— Exercise material —
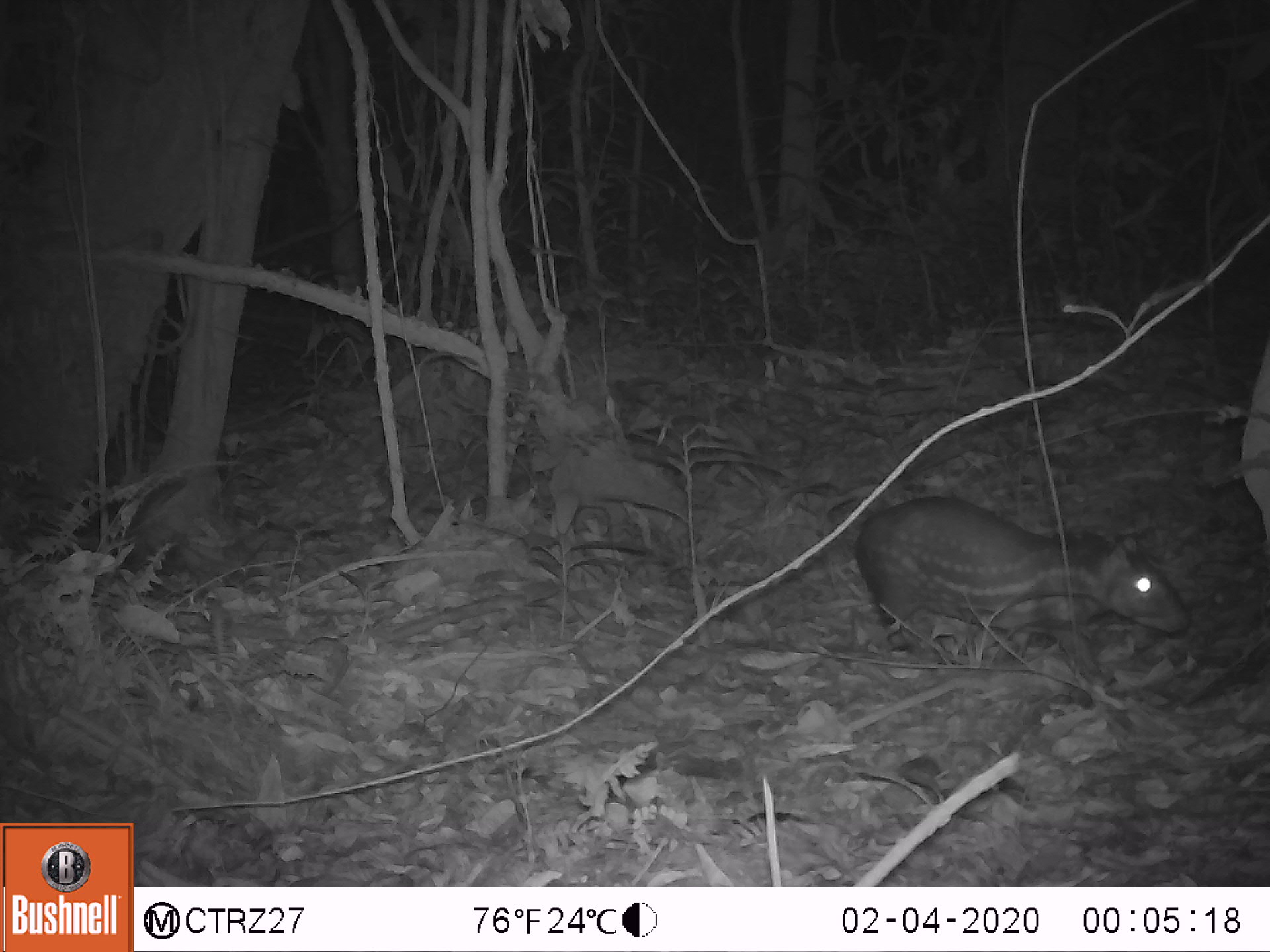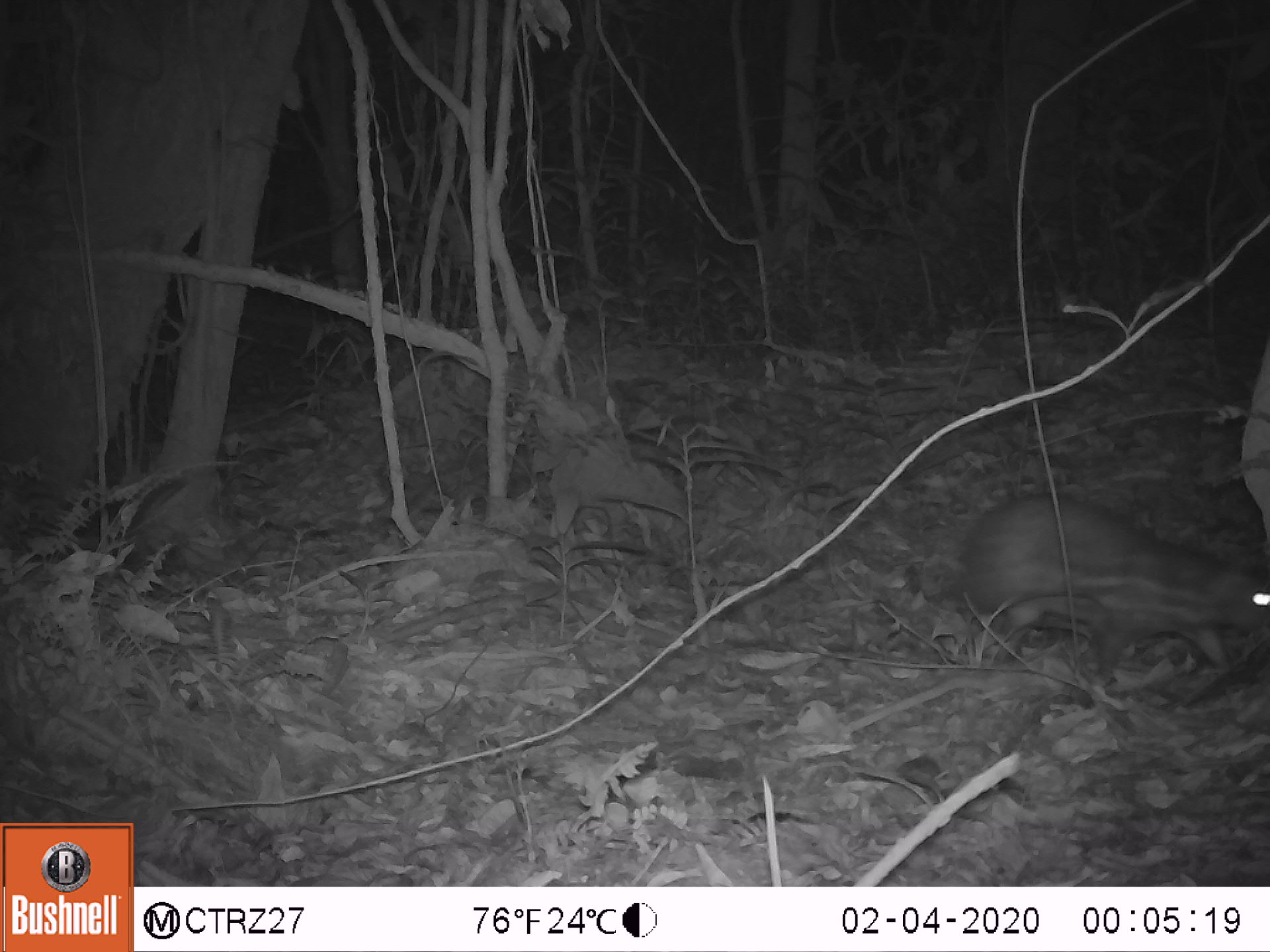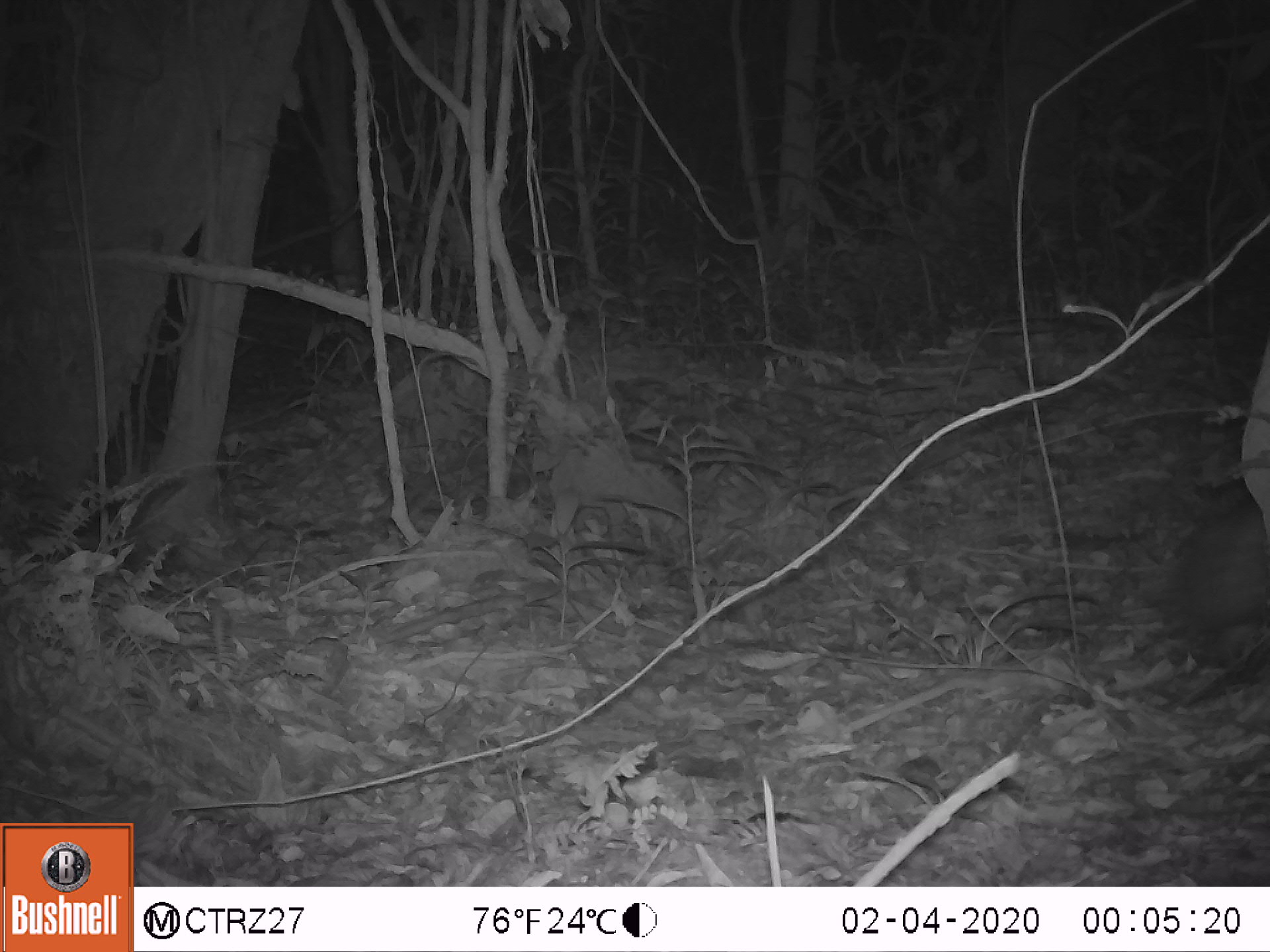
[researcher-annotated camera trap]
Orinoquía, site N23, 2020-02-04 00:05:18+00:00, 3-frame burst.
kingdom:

---

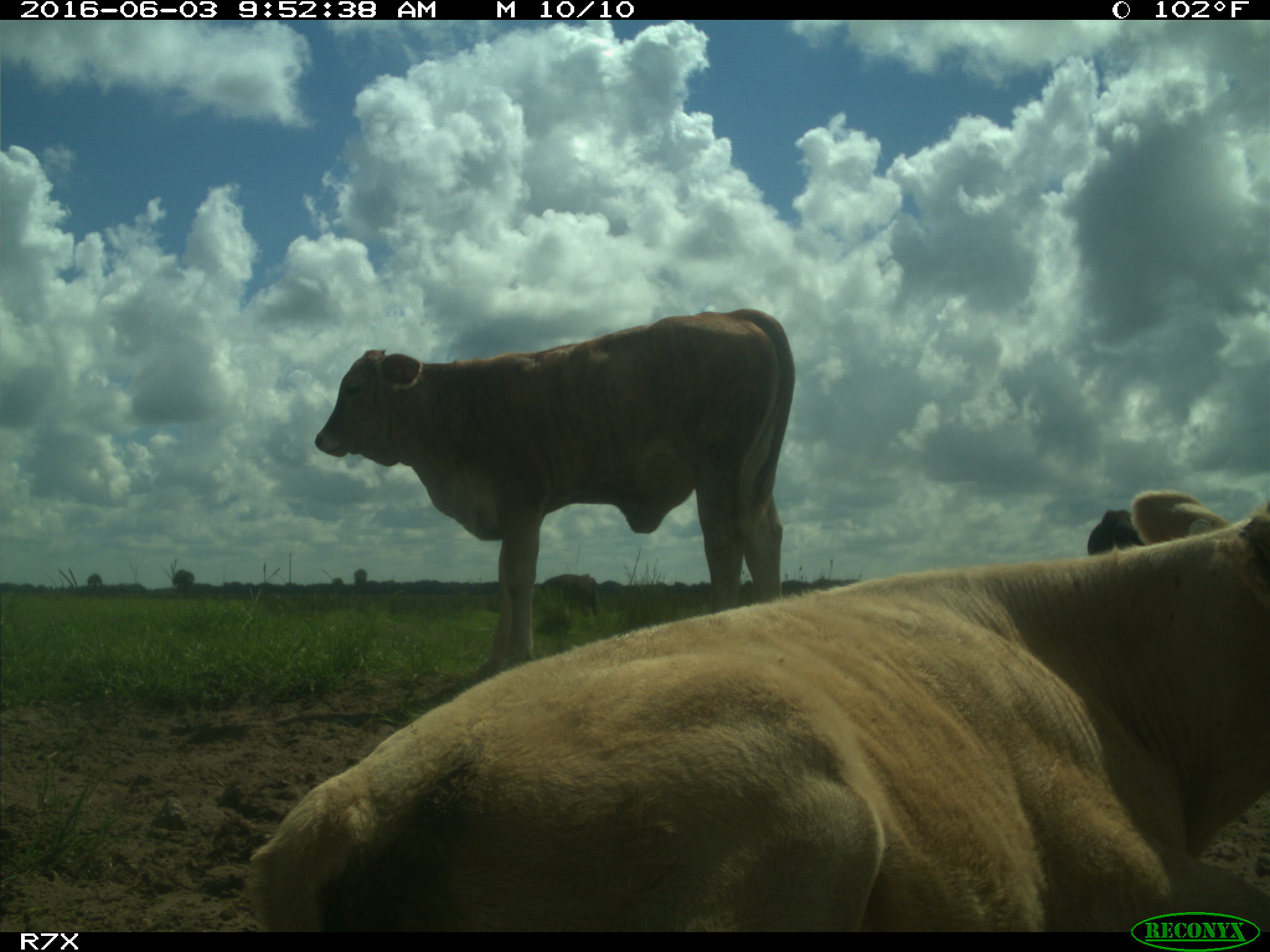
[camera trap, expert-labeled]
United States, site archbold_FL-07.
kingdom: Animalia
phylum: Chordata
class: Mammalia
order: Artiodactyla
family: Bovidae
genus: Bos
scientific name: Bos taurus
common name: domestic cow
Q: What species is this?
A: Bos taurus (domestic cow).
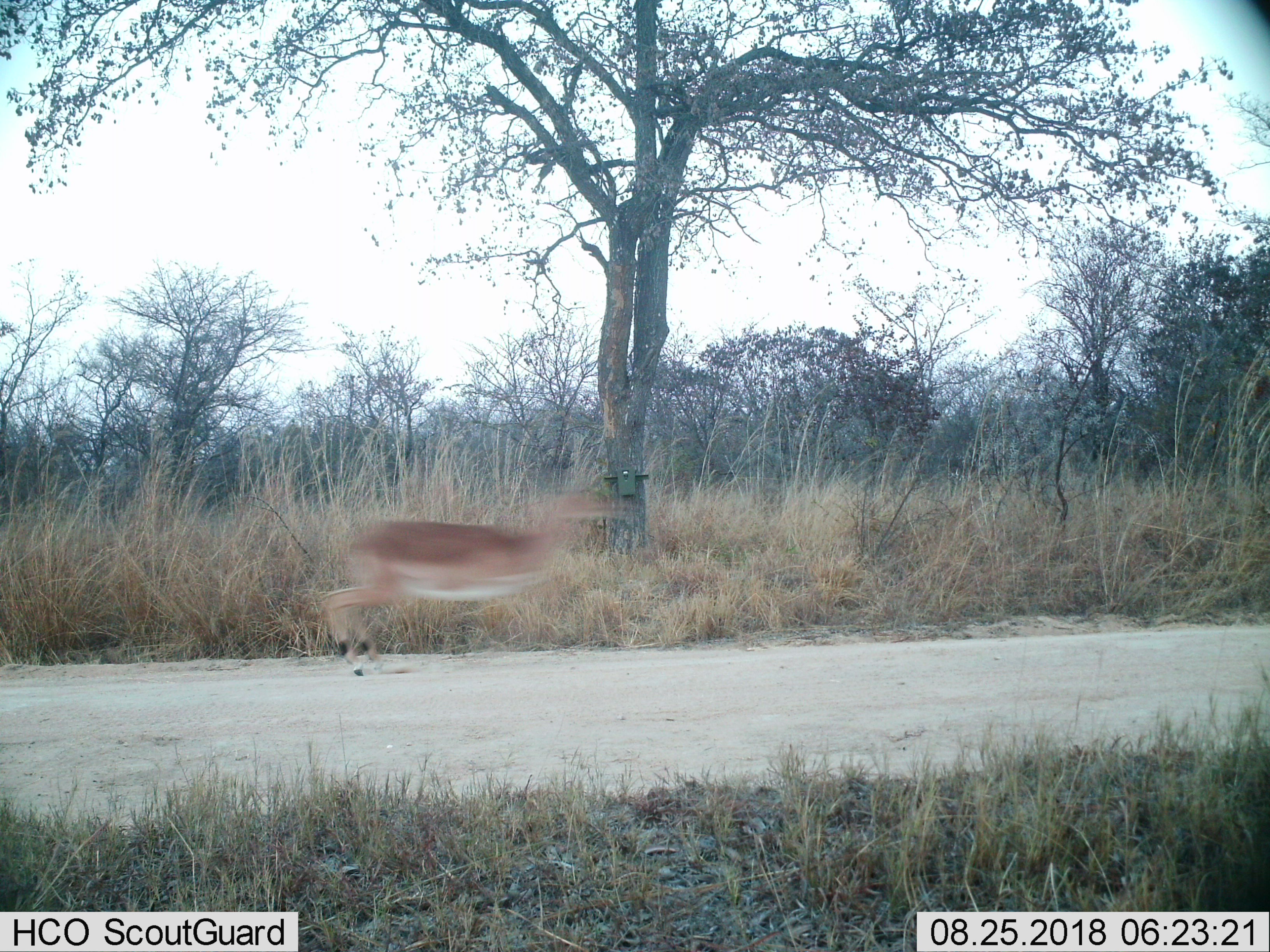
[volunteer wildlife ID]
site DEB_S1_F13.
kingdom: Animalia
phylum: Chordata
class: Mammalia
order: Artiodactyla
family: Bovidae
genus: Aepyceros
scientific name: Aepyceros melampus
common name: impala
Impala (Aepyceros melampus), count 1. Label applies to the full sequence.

— About this task —
If a line in the entries above contains "camera", report it.

— Task answer —
[researcher-annotated camera trap]
[camera trap, expert-labeled]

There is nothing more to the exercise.